§ **What needs to be done**
Return the lines below that contain the word "scientific".

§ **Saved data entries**
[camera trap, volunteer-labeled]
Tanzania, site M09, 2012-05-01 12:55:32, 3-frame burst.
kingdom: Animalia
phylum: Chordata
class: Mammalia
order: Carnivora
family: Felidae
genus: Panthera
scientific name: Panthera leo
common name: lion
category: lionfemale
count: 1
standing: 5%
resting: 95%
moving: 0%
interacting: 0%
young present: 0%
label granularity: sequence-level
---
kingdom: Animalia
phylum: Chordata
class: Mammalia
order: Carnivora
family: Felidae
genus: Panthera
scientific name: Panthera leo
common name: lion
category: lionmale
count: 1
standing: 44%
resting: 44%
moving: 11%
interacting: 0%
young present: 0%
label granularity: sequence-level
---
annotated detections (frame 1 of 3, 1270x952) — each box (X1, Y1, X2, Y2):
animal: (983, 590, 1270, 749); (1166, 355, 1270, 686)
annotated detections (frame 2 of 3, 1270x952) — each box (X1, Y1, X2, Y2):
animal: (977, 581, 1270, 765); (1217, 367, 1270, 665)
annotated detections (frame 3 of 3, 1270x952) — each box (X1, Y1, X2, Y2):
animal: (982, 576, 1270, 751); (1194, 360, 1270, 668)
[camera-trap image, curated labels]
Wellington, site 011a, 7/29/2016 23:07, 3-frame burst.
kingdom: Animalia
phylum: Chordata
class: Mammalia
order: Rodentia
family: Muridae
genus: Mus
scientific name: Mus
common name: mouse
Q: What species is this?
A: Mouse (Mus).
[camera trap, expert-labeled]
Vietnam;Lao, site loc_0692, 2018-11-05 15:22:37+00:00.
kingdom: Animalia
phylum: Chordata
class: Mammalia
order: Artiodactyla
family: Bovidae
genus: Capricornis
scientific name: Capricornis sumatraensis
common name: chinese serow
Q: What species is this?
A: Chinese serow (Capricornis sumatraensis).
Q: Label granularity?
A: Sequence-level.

§ **Solution for this task**
scientific name: Panthera leo
scientific name: Panthera leo
scientific name: Mus
scientific name: Capricornis sumatraensis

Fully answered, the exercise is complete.